O'Brien's clean, incantatory prose always hovers on the edge of dream, and his specialty is that twilight zone of chimeras and fears and fantasies where nobody knows what's true and what is not. In Vietnam, of course, he locates the ultimate "spirit world," an eerie land of shadows where kids shot at phantoms, unable to tell friend from enemy, uncertain what they were fighting for. "The jungles stood dark and unyielding. The corpses gaped. The war itself was a mystery. Nobody knew what it was about, or why they were there, or who started it, or who was winning, or how it might end." Wade is an amateur magician nicknamed "Sorcerer" by his unit, and Vietnam becomes a place where he tries to make reality go away; it is a perfect training ground for the subterfuge and surveillance tricks people also use in love.
Expertly crosscut with Wade's life is a series of chapters called "Evidence" into which O'Brien throws psychological theories, passages of presidential biography, even accounts of battlefront atrocities in 1776. Here are quotations from Dostoyevsky and George Sand; selections from The Magician's Handbook and the Nuremberg Principles; an item about the 30,000 people who go missing every year. Thus, for example, as we travel deeper into Wade's battlefront memories, we are also given hard-and-fast, nonfiction testimony from the men who perpetrated the My Lai massacre. The "Evidence" chapters broaden the book's focus and prevent us from dismissing the horrors described in the novel as pure make-believe or peculiar only to the war in Vietnam.
With Lake, O'Brien manages what he does best, which is to find the boy scout in the foot soldier, and the foot soldier in every reader. No one writes better about the fear and homesickness of a boy adrift amid what he cannot understand, be it combat or love. O'Brien shows us Wade as a lonely, pudgy 10- year-old, practicing magic tricks before the mirror, hoping to conjure a callous father's love out of thin air. "The mirror made his father smile all the time. The mirror made the vodka bottles vanish from their hiding place in the garage, and it helped with the hard, angry silence at the dinner table." At his father's funeral the 14-year-old boy "wanted to kill everybody who was crying and everybody who wasn't."

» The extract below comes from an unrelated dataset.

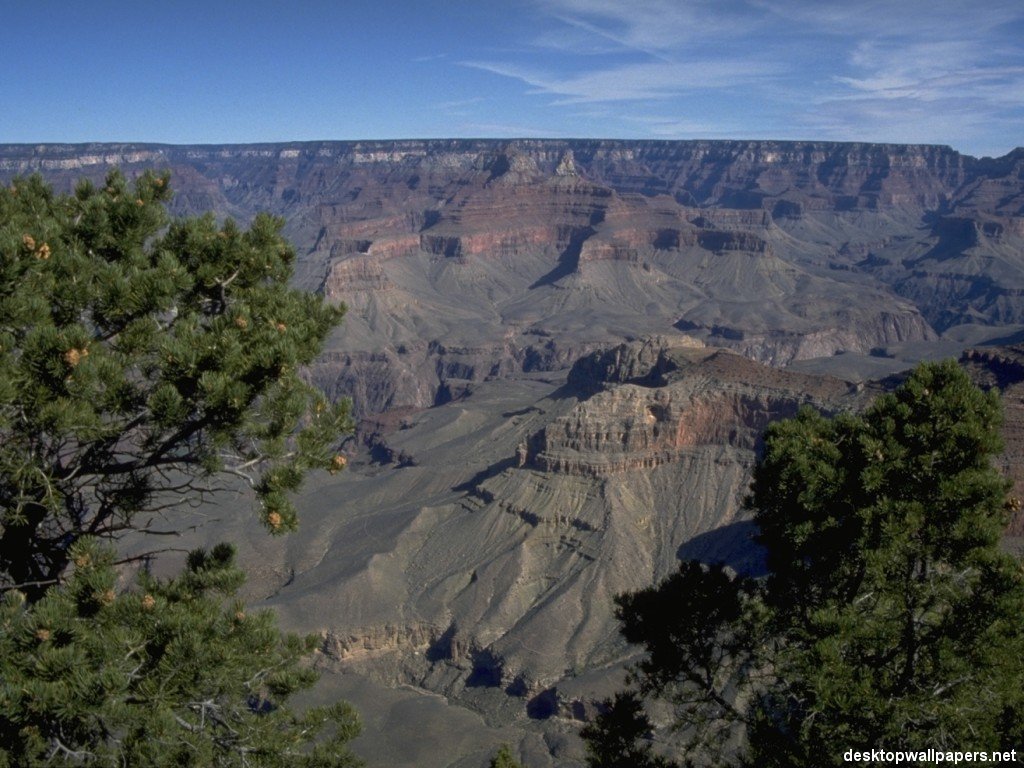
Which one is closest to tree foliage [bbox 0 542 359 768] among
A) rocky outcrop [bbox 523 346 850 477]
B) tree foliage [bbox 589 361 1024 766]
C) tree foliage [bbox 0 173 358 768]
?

O'Brien's suggestion that people enter politics in search of the love they've never had seems reductive. And he remains much better at exploring mystery than at explaining it ("There is no end, happy or otherwise; nothing is fixed, nothing is solved"). Yet if he is no psychologist, he is a masterly evoker of shadowy psychological states. And what remains in the mind from this book is an unsparing depiction of the moral and emotional nightmares of Vietnam, made more unsparing by O'Brien's rigorous refusal to write them off as the craziness of the moment. "This was not madness, Sorcerer understood. This was sin." Lake looks head-on at those unfashionable old friends, morality and evil.